Probably because the driver/OS isn't expected to write to PBA; it is managed by the device.
[Edit: PBA is indeed supported by qemu; it just doesn't allow the guest to write to that memory area.]
Here is the patch that added a dummy handler for such writes to PBA.
If you are willing to test, you can change the function msix_pba_mmio_write to call msix_set_pending. That will allow the driver/OS to actually change the bit. [Edit: I tested this change in qemu with your latest fix_no_interrupt_from_qemu branch. The message "INFO: Interrupt from 0x40" is printed.]
Re: xHC interruption with MSI-X on QEMU doesn't work
Posted: Wed Oct 21, 2020 9:13 am
by tokusan
linuxyne wrote:If you are willing to test, you can change the function msix_pba_mmio_write to call msix_set_pending. That will allow the driver/OS to actually change the bit. [Edit: I tested this change in qemu with your latest fix_no_interrupt_from_qemu branch. The message "INFO: Interrupt from 0x40" is printed.]
Could you show me the edited msix_pba_mmio_write? I tried several codes, but couldn't get an interruption.
(BTW I said that event TRB was generated, but it turned out that this was not true. I misinterpreted QEMU's output. But at least the problem of the interruptions is solved (the way I want to implement is seemingly not supported by QEMU), so I marked this thread as solved.)
Re: [SOLVED]xHC interruption with MSI-X on QEMU doesn't work
Posted: Wed Oct 21, 2020 9:27 am
by linuxyne
tokusan wrote:
Could you show me the edited msix_pba_mmio_write? I tried several codes, but couldn't get an interruption.

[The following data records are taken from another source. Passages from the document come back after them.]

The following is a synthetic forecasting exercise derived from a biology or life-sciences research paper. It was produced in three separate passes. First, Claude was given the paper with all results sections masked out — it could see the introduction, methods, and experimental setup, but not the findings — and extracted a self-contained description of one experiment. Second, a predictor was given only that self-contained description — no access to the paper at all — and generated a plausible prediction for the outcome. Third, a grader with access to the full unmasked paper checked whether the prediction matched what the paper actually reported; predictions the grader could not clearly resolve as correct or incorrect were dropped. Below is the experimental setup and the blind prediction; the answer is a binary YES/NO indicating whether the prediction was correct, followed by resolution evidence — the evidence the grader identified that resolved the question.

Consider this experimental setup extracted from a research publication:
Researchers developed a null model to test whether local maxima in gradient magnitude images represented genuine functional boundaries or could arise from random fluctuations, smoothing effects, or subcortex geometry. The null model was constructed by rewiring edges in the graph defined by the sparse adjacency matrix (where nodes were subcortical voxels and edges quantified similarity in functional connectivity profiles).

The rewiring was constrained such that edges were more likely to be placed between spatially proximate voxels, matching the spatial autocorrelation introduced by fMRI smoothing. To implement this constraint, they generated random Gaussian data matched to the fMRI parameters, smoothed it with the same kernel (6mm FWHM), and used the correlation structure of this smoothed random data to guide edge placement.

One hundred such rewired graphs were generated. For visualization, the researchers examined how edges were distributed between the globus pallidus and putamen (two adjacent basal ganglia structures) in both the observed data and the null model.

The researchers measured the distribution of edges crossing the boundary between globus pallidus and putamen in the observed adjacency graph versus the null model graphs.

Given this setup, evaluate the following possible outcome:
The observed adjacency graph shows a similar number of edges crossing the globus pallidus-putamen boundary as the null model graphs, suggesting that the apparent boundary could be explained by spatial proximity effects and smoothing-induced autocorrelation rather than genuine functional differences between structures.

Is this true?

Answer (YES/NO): NO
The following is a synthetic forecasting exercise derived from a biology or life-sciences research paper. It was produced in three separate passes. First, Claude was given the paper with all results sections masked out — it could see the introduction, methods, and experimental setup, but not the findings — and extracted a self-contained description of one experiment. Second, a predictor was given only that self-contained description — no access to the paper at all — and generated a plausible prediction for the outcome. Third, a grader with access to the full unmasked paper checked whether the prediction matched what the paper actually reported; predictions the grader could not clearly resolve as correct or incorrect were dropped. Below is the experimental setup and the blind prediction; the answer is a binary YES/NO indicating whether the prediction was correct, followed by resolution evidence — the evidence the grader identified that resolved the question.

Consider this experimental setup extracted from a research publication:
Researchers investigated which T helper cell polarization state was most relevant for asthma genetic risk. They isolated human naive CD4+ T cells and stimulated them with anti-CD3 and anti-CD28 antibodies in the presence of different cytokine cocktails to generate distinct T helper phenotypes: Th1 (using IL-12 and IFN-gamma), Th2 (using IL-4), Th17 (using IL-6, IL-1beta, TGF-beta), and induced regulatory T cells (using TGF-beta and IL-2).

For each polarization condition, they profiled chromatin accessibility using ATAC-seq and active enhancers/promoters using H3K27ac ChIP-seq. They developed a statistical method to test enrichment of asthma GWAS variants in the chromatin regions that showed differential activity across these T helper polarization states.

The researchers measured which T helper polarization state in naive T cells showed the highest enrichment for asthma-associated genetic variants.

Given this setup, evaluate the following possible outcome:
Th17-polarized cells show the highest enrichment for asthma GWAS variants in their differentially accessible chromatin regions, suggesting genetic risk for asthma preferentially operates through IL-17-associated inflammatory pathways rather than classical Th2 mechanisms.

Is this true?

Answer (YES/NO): NO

Below is a hack; it marks the vector# 0 as pending, regardless of the bit the driver/OS wants to
set in PBA. So, for testing, your code must always unmask vector# 0 (which it already does).
Code: Select all
static void msix_pba_mmio_write(void *opaque, hwaddr addr,
uint64_t val, unsigned size)
{
PCIDevice *dev = opaque;
msix_set_pending(dev, 0);
}
tokusan wrote:
...(the way I want to implement is seemingly not supported by QEMU),...
That's true, but I suppose that that way is only for testing. I do not think that commercial production OS and drivers actually write to PBA. They might read PBA to display interrupt status info. Moreover, if you add a usb-storage device to qemu's xhci bus, and run Linux on the guest, I can see that the xhci driver uses MSI-X, so the MSI-X functionality in qemu does work.